Thomann v. Niagara Mohawk Power Corp.

Memorandum:

Plaintiff commenced this action seeking damages for injuries he sustained when he struck a guy wire attached to a utility pole while snowmobiling on a bike path in defendant Town of Amherst. It is undisputed that defendant Niagara Mohawk Power Corporation, doing business as National Grid (Niagara Mohawk), owned the guy wire and that, at the time of the accident, the guy wire was missing its yellow safety shield. Niagara Mohawk moved for summary judgment dismissing the complaint and all cross claims against it, contending that it was immune from liability pursuant to General Obliga*1584tions Law § 9-103. We conclude that Supreme Court properly granted the motion.

Contrary to plaintiffs contention, Niagara Mohawk had an “authorized presence on the premises” where the accident occurred and thus was an occupant within the meaning of section 9-103 (1) (a) (Albright v Metz, 88 NY2d 656, 665 [1996]; see Bush v Valley Snow Travelers of Lewis County, Inc., 7 Misc 3d 285, 287-288 [2004], affd for reasons stated 27 AD3d 1177 [2006]; Weller v Colleges of the Senecas, 261 AD2d 852, 853 [1999], lv denied 93 NY2d 817 [1999]; Weller v Marriott Mgt. Servs. Corp., 238 AD2d 888 [1997]). Contrary to plaintiffs further contention, Niagara Mohawk established that the bike path is “the ‘type of property which is not only physically conducive to [snowmobiling] but is also a type which would be appropriate for public use in pursuing [snowmobiling] as recreation’ ” (Bragg v Genesee County Agric. Socy., 84 NY2d 544, 548 [1994]; see Iannotti v Consolidated Rail Corp., 74 NY2d 39, 45-46 [1989]).

Although it is undisputed that the bike path was held open to the public, that fact does not preclude Niagara Mohawk from relying on the immunity provided by section 9-103 (1) (a). First, Niagara Mohawk was not a municipality and, second, the path itself was undeveloped and unsupervised (see Myers v State of New York, 11 AD3d 1020, 1021 [2004]; Blair v Newstead Snowseekers, 2 AD3d 1286, 1288-1289 [2003], lv denied 2 NY3d 704 [2004]; cf. Ferres v City of New Rochelle, 68 NY2d 446, 453-454 [1986]; Celia v Town of Whitestown, 71 AD3d 1427, 1427-1428 [2010]; Quackenbush v City of Buffalo, 43 AD3d 1386, 1388 [2007]).

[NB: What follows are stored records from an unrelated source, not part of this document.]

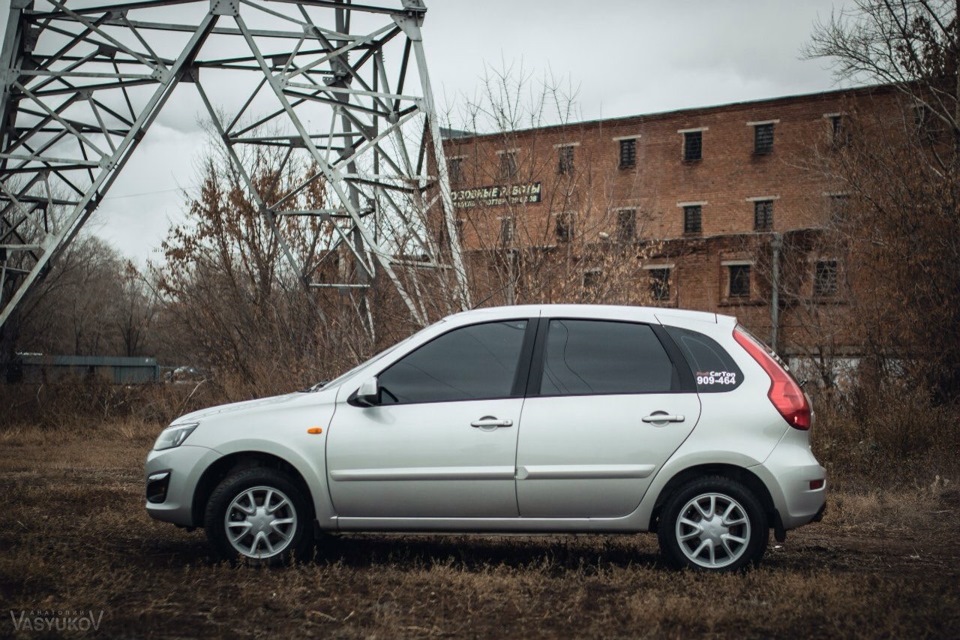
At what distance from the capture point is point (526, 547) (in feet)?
26.1

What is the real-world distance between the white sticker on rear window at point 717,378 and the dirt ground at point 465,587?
1176 millimetres

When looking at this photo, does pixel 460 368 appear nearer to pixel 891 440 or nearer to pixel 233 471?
pixel 233 471

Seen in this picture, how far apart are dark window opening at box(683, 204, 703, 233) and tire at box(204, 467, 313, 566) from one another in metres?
43.6

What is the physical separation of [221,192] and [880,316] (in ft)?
44.7

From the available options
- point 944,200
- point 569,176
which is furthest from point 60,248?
point 944,200

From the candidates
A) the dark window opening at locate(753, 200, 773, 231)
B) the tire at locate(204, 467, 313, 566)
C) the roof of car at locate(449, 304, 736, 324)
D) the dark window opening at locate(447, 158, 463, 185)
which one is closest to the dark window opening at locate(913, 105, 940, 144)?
the dark window opening at locate(447, 158, 463, 185)

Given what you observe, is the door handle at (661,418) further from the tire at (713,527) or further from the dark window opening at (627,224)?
the dark window opening at (627,224)

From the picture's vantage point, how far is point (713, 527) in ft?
21.5

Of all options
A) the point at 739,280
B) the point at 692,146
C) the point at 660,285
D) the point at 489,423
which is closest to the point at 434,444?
the point at 489,423

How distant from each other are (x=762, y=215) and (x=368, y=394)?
43008 mm

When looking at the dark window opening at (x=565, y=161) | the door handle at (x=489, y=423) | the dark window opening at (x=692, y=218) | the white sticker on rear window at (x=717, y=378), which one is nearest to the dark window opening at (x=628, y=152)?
the dark window opening at (x=692, y=218)

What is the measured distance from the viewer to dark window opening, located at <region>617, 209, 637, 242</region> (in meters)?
14.9

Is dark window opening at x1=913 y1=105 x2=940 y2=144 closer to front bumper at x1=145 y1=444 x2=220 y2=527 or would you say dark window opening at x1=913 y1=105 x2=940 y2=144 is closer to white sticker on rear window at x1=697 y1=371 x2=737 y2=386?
white sticker on rear window at x1=697 y1=371 x2=737 y2=386

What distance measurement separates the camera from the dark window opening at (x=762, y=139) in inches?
1849
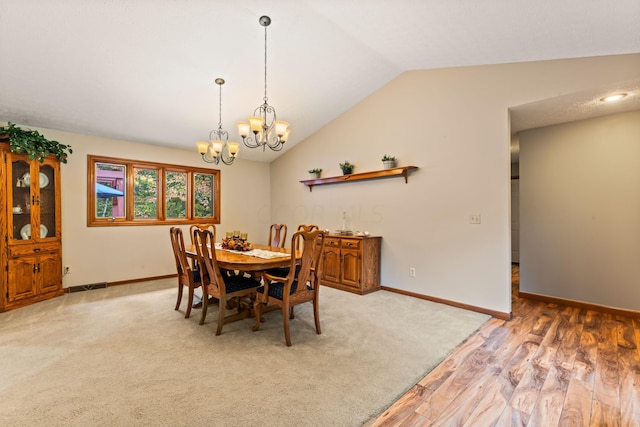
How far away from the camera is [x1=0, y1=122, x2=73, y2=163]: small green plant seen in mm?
3502

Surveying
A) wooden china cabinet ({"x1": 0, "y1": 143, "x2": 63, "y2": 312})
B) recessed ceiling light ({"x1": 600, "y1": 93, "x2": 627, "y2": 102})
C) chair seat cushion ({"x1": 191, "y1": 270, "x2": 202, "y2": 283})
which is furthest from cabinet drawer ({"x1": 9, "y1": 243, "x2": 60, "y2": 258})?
recessed ceiling light ({"x1": 600, "y1": 93, "x2": 627, "y2": 102})

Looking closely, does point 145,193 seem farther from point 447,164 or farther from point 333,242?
point 447,164

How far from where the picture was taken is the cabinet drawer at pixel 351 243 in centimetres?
432

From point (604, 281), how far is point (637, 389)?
6.43ft

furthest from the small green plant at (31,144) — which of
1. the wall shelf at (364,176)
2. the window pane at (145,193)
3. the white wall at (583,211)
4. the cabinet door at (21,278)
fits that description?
the white wall at (583,211)

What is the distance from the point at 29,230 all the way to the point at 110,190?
120 centimetres

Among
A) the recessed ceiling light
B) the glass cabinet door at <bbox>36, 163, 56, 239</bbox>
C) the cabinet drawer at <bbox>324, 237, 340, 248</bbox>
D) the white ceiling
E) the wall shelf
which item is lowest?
the cabinet drawer at <bbox>324, 237, 340, 248</bbox>

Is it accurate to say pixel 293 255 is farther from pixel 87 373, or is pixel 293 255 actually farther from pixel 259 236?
pixel 259 236

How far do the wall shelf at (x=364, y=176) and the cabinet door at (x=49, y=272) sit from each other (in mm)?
3915

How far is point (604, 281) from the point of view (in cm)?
349

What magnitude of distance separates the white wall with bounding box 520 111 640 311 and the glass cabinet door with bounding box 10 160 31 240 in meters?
6.60

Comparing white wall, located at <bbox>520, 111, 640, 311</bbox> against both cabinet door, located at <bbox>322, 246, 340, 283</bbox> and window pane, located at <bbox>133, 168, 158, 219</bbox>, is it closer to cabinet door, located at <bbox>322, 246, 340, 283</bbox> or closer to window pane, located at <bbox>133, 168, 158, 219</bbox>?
cabinet door, located at <bbox>322, 246, 340, 283</bbox>

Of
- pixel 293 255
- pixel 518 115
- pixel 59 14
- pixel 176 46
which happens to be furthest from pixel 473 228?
pixel 59 14

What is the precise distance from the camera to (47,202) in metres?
4.04
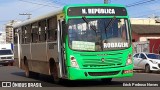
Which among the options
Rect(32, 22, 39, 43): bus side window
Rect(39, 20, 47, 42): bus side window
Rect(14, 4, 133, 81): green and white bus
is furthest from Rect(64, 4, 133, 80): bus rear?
Rect(32, 22, 39, 43): bus side window

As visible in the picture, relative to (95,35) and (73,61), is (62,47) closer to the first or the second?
(73,61)

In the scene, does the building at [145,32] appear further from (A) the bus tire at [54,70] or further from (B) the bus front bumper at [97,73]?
(B) the bus front bumper at [97,73]

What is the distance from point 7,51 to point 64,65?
36938mm

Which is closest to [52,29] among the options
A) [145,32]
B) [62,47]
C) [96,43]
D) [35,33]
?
[62,47]

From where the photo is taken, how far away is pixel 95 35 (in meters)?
15.8

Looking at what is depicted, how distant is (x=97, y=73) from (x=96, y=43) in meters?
1.11

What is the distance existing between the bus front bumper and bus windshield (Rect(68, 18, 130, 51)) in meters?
0.77

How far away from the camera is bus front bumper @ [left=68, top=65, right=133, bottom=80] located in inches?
605

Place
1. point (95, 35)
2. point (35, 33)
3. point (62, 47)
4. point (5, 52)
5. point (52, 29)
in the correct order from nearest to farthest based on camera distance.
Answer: point (95, 35), point (62, 47), point (52, 29), point (35, 33), point (5, 52)

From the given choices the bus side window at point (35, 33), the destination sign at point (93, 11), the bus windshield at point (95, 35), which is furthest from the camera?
the bus side window at point (35, 33)

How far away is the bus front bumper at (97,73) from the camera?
15.4 metres

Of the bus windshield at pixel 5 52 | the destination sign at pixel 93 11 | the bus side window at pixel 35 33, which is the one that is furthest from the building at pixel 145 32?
the destination sign at pixel 93 11

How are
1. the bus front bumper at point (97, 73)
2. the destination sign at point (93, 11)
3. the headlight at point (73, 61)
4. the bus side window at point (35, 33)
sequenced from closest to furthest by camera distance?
the bus front bumper at point (97, 73) < the headlight at point (73, 61) < the destination sign at point (93, 11) < the bus side window at point (35, 33)

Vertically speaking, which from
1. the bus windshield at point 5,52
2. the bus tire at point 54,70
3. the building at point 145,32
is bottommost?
the bus windshield at point 5,52
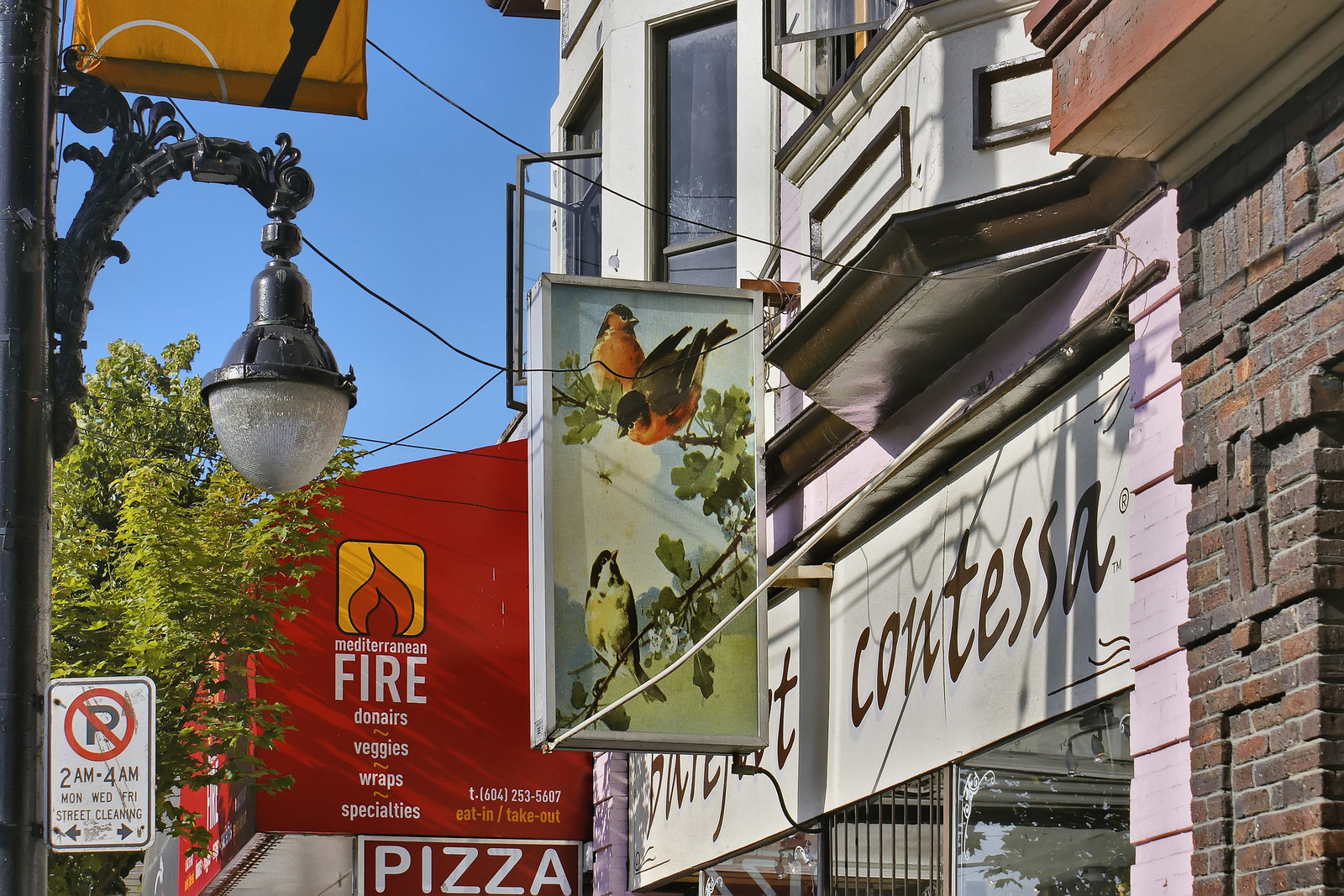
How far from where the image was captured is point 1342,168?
4.76m

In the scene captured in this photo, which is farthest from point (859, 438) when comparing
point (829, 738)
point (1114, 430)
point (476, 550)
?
point (476, 550)

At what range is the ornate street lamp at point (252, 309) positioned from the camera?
546cm

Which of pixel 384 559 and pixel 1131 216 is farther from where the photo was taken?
pixel 384 559

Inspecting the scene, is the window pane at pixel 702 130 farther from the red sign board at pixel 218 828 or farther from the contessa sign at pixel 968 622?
the red sign board at pixel 218 828

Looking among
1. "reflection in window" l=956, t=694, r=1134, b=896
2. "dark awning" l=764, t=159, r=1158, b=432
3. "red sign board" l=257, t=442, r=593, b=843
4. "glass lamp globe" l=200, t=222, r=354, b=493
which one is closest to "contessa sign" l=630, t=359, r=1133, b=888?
"reflection in window" l=956, t=694, r=1134, b=896

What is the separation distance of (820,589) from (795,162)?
2.36m

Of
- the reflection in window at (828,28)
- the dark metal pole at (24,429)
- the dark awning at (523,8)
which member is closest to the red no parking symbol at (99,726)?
the dark metal pole at (24,429)

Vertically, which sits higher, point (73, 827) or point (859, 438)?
point (859, 438)

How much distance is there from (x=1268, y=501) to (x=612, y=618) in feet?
14.3

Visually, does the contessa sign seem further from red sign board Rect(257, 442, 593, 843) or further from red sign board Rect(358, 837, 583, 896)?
red sign board Rect(358, 837, 583, 896)

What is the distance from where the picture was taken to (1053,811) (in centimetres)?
688

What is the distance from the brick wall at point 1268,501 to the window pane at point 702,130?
7195 mm

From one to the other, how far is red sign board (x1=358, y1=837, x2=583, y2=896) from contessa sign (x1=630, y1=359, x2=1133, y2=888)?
14.0 feet

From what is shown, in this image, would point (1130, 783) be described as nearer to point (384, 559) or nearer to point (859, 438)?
point (859, 438)
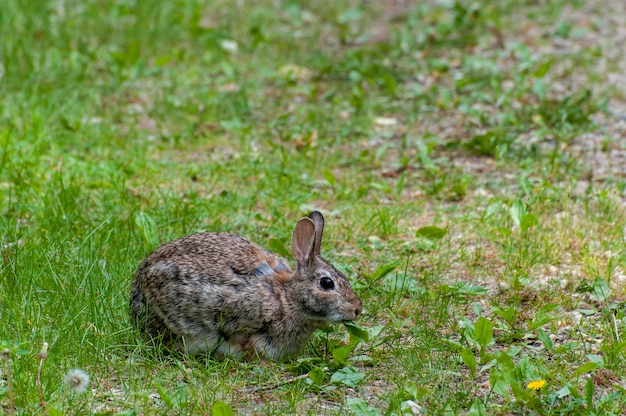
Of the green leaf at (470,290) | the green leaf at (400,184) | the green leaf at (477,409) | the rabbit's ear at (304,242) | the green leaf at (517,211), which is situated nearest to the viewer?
the green leaf at (477,409)

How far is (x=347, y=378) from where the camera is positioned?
177 inches

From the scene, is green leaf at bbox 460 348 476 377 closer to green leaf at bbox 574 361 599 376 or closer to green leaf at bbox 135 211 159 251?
green leaf at bbox 574 361 599 376

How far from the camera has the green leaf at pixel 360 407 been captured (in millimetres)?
4109

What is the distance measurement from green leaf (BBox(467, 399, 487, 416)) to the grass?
0.04 ft

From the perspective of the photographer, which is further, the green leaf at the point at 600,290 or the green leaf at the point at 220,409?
the green leaf at the point at 600,290

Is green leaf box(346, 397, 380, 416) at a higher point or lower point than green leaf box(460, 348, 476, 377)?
lower

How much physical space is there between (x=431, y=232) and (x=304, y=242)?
161 cm

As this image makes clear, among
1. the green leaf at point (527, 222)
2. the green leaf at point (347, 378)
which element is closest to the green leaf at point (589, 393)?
the green leaf at point (347, 378)

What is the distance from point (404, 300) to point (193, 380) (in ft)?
4.99

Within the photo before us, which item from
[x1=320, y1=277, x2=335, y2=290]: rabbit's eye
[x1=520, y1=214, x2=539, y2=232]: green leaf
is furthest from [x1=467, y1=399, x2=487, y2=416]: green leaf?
[x1=520, y1=214, x2=539, y2=232]: green leaf

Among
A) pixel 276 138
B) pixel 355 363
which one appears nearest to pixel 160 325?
pixel 355 363

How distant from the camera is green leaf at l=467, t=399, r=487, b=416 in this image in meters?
4.08

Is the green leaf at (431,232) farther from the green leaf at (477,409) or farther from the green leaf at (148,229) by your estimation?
the green leaf at (477,409)

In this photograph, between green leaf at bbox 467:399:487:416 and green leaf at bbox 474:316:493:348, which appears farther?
green leaf at bbox 474:316:493:348
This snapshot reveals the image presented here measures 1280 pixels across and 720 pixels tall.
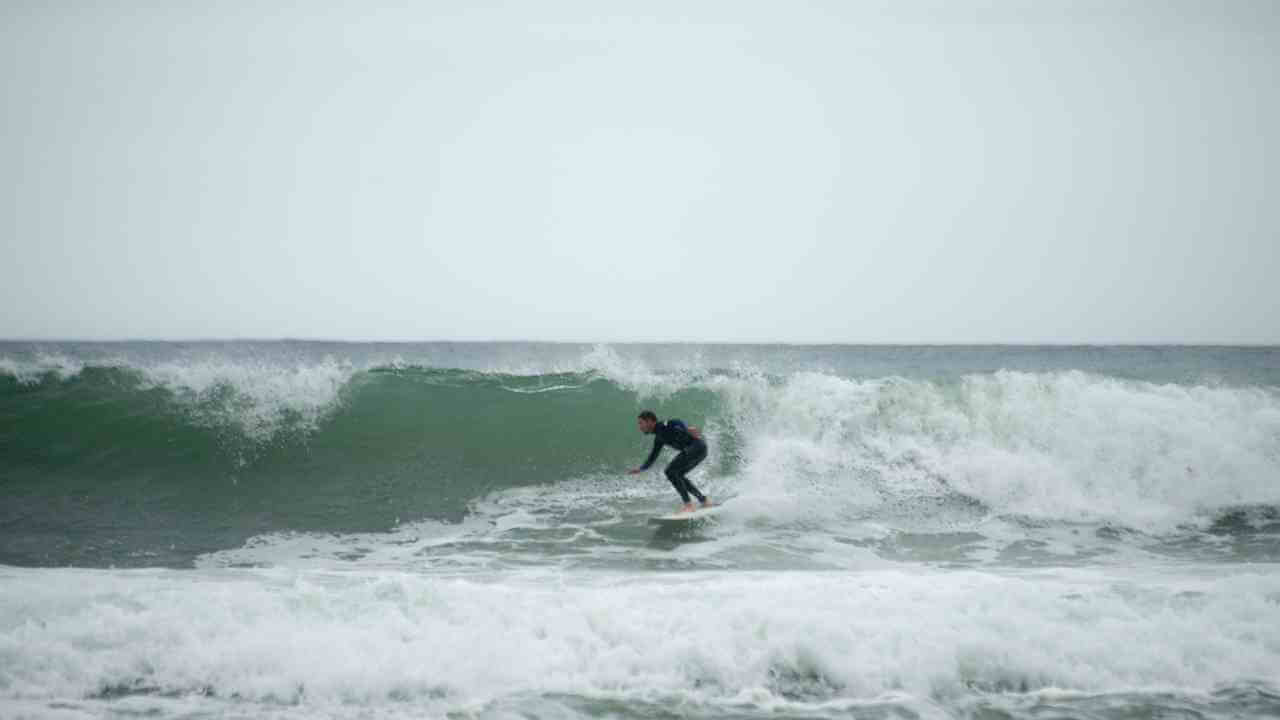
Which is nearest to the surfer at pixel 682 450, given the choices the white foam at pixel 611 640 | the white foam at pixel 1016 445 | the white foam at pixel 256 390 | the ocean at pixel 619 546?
the ocean at pixel 619 546

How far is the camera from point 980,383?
13.4 meters

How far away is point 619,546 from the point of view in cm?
827

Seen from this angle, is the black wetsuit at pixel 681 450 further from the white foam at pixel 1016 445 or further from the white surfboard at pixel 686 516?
the white foam at pixel 1016 445

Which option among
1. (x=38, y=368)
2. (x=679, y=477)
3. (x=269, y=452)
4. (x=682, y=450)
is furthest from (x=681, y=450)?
(x=38, y=368)

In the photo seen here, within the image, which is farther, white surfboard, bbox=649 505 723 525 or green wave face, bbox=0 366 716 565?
white surfboard, bbox=649 505 723 525

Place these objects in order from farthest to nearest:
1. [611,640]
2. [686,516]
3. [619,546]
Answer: [686,516]
[619,546]
[611,640]

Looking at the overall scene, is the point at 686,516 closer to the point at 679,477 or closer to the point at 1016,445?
the point at 679,477

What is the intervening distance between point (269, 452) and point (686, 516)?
7.04 m

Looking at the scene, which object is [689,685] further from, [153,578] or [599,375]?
[599,375]

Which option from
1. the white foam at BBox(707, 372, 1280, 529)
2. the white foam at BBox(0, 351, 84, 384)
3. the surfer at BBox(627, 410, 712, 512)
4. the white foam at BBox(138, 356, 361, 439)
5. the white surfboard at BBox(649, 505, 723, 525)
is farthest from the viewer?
the white foam at BBox(0, 351, 84, 384)

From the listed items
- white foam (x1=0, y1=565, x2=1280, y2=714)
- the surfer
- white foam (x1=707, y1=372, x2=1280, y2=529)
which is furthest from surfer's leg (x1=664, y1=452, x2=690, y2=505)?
white foam (x1=0, y1=565, x2=1280, y2=714)

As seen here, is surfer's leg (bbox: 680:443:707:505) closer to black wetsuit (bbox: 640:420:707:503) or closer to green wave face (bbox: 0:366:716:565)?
black wetsuit (bbox: 640:420:707:503)

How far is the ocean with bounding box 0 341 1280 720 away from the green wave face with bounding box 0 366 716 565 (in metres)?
0.07

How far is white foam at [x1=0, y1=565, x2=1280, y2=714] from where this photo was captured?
4.56 metres
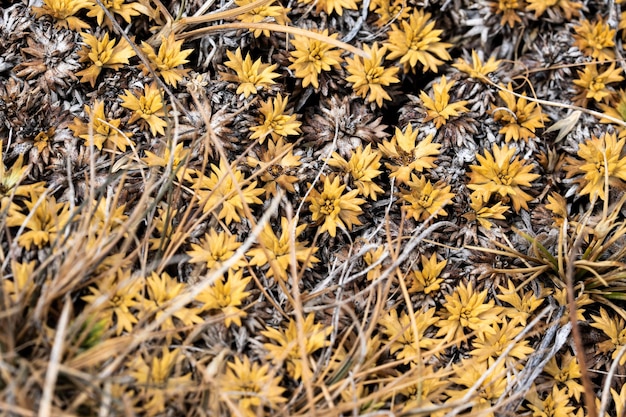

Finally, we conclude that Niagara Mohawk established as a matter of law “that the willful conduct exception [set forth in General Obligations Law § 9-103 (2)] that would void the protection” of section 9-103 (1) (a) is inapplicable here (Blair, 2 AD3d at 1289), and plaintiff failed to raise a triable issue of fact on that issue (see generally Zuckerman v City of New York, 49 NY2d 557, 562 [1980]). Although there was evidence that Niagara Mohawk had been advised that the yellow safety shield was missing from the guy wire, that evidence, alone, is insufficient to establish the “high-threshold demonstration by the injured party to show willful intent by the alleged wrongdoer” (Farnham v Kittinger, 83 NY2d 520, 529 [1994]; see § 9-103 [2]; Cutway v State of New York, 60 NY2d 183, 192 [1983], rearg denied 61 NY2d 670 [1983]; Scuderi v Niagara Mohawk Power Corp., 243 AD2d 1049, 1050 [1997]). Present — Scudder, EJ., Centra, Green, Gorski and Martoche, JJ.